Active and passive modes have independent code paths, but I think both do the same: all errors are reported as normal close -- except for econnreset.

There is a merge of error codes happening in tcp_send_error, so some other errors get mapped into econnreset before tcp_send_or_shutdown_error is called.


Apparently I need to detect all errors.
Is it possible to implement a show_errors (or show_all_errors) flag, too?

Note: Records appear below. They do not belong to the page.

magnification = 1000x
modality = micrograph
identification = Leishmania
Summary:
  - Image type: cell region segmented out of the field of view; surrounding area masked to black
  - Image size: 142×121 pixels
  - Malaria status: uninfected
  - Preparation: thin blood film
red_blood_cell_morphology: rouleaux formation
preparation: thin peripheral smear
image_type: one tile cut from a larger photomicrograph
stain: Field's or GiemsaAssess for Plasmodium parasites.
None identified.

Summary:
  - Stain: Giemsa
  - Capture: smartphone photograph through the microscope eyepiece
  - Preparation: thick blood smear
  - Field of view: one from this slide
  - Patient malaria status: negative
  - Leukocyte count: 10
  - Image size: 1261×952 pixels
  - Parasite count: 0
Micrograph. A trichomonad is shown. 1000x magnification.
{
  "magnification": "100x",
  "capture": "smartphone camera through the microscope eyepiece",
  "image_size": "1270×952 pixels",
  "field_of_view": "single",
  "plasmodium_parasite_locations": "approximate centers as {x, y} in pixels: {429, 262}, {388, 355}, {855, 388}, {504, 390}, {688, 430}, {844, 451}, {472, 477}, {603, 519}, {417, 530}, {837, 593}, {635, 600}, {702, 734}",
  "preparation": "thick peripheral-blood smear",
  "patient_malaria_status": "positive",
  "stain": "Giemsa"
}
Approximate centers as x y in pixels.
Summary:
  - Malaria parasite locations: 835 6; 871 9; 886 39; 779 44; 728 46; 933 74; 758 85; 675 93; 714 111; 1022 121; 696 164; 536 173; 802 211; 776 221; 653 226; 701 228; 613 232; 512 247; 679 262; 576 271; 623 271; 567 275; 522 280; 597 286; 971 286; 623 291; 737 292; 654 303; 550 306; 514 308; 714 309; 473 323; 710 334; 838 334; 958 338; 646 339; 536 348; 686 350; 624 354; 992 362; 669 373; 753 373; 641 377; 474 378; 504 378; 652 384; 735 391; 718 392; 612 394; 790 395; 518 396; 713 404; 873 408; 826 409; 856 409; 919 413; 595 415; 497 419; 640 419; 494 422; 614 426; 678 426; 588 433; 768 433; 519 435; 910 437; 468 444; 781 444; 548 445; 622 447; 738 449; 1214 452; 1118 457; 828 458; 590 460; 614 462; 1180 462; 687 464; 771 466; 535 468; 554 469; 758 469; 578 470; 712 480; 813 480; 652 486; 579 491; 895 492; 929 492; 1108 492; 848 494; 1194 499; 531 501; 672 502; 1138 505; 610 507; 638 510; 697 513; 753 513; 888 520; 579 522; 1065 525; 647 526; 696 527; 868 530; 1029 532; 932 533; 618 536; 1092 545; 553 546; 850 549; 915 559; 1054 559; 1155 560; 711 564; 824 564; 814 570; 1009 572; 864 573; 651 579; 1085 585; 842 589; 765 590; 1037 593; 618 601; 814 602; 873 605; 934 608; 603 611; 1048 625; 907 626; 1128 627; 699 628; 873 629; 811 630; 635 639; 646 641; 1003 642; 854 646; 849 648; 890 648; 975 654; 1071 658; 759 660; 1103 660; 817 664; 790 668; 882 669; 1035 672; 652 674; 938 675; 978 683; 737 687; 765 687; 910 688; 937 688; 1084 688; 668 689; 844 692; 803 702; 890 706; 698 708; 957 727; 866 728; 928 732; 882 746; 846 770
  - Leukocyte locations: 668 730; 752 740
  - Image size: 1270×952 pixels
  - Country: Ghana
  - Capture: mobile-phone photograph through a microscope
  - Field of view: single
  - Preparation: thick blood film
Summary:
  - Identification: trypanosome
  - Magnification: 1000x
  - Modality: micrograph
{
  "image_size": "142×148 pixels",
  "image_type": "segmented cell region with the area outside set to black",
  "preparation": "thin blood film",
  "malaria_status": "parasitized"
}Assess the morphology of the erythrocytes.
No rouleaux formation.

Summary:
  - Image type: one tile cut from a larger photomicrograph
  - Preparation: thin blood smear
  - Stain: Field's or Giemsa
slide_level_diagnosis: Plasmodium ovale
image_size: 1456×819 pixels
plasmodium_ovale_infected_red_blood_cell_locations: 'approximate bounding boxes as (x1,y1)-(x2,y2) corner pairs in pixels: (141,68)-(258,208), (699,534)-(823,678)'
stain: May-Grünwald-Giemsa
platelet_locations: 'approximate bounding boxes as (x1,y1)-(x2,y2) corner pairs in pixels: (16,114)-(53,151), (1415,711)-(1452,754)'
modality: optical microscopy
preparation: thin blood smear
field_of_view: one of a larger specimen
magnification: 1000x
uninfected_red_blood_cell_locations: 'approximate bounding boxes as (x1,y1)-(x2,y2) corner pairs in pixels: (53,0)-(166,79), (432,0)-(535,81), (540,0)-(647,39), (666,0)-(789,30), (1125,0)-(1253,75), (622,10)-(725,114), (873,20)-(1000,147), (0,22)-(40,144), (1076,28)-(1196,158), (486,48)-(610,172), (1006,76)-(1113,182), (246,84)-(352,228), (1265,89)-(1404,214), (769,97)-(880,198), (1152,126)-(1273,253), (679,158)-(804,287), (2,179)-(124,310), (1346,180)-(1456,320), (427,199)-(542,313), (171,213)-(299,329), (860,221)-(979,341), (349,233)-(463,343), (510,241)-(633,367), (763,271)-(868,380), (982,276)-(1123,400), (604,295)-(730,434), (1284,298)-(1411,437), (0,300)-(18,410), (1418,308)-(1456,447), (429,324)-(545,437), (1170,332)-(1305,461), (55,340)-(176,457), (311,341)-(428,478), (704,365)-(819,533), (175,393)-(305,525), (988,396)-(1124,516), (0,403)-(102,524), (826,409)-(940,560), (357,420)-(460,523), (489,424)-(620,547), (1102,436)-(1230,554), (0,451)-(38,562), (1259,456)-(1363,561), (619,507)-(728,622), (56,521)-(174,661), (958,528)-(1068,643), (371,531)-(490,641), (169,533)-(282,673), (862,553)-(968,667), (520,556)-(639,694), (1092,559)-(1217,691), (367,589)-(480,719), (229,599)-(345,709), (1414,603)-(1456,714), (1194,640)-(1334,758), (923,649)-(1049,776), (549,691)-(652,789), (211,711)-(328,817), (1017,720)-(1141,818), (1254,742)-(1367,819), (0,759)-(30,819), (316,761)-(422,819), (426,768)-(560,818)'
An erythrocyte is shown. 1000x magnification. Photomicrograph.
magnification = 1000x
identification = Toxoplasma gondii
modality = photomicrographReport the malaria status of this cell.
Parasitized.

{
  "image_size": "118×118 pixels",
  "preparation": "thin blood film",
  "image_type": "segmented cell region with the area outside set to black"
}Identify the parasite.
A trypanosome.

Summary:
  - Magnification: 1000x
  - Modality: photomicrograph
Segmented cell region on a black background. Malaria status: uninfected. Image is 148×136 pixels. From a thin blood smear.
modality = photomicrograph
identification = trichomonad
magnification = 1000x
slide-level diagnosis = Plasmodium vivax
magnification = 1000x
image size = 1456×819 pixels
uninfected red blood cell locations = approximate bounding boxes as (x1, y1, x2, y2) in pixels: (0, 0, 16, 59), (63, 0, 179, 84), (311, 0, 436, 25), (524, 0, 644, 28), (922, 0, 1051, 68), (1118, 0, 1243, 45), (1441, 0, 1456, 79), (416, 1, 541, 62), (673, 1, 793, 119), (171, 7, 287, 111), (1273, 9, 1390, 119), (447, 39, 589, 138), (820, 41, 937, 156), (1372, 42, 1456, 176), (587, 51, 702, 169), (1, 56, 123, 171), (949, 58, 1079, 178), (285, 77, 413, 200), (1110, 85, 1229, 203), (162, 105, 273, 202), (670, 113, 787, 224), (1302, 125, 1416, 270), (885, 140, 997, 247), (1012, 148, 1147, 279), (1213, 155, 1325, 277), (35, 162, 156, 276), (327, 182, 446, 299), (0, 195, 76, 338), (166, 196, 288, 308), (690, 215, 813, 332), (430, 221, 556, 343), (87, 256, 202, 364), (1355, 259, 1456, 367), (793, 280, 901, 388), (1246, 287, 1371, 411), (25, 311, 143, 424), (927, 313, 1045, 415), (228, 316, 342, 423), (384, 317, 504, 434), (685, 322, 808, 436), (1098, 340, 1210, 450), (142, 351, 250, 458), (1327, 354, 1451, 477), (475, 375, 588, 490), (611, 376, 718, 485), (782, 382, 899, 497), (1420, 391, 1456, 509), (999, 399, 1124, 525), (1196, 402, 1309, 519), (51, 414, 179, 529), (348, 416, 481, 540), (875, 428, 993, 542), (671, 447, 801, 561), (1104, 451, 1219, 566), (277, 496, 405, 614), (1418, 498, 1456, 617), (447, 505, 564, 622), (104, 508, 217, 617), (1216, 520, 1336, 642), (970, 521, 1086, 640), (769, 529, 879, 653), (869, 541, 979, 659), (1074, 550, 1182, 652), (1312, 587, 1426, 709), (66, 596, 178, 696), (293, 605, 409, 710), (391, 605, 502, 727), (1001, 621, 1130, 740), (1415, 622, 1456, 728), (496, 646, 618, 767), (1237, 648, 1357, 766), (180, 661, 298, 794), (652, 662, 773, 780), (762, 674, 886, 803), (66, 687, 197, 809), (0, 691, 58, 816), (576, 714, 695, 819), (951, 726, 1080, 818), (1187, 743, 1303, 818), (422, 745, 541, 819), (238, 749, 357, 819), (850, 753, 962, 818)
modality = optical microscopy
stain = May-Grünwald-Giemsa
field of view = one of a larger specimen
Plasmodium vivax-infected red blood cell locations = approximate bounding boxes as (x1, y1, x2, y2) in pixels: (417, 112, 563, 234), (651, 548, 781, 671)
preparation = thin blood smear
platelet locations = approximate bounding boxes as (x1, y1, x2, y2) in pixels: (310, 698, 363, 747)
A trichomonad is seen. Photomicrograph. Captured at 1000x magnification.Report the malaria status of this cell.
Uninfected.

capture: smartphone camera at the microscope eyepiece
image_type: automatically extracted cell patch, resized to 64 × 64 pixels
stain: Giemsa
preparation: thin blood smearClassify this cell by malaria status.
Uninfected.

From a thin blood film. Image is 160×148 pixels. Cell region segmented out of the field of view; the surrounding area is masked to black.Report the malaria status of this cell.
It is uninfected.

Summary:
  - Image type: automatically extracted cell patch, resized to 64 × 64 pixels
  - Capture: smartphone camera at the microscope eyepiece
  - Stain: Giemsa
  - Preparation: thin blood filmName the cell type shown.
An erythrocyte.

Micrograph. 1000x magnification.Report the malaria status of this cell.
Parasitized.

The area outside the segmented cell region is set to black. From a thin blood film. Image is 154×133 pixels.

Actually, this new flag could replace the current show_econnreset flag.
Having two separate flags for econnreset & others requires more complex code, but having a single show_errors flag would simplify the current that provides special treatment for econnreset.
I am not sure if it makes much sense to expose connection reset errors but still mask all other errors as normal close events.

From a farther point of view, it seems there are network-programming tasks (there is at least one!), for which Erlang seems not suitable. This sounds rather sad.
Luckily the fix doesn't seem difficult.

What do you think?

I agree that it should be possible to get the original error from the tcp stack. Given the discussions here https://github.com/erlang/otp/pull/731, maybe it is time to reverse the options so that returning the original error becomes the default and you have to set an option to get the backwards compatible behaviour?

We are currently in the process of a major overhaul of gen_tcp and friends, so maybe this can be changed while doing that, as we are bound to break backwards compatibility in various ways during that rewrite anyways.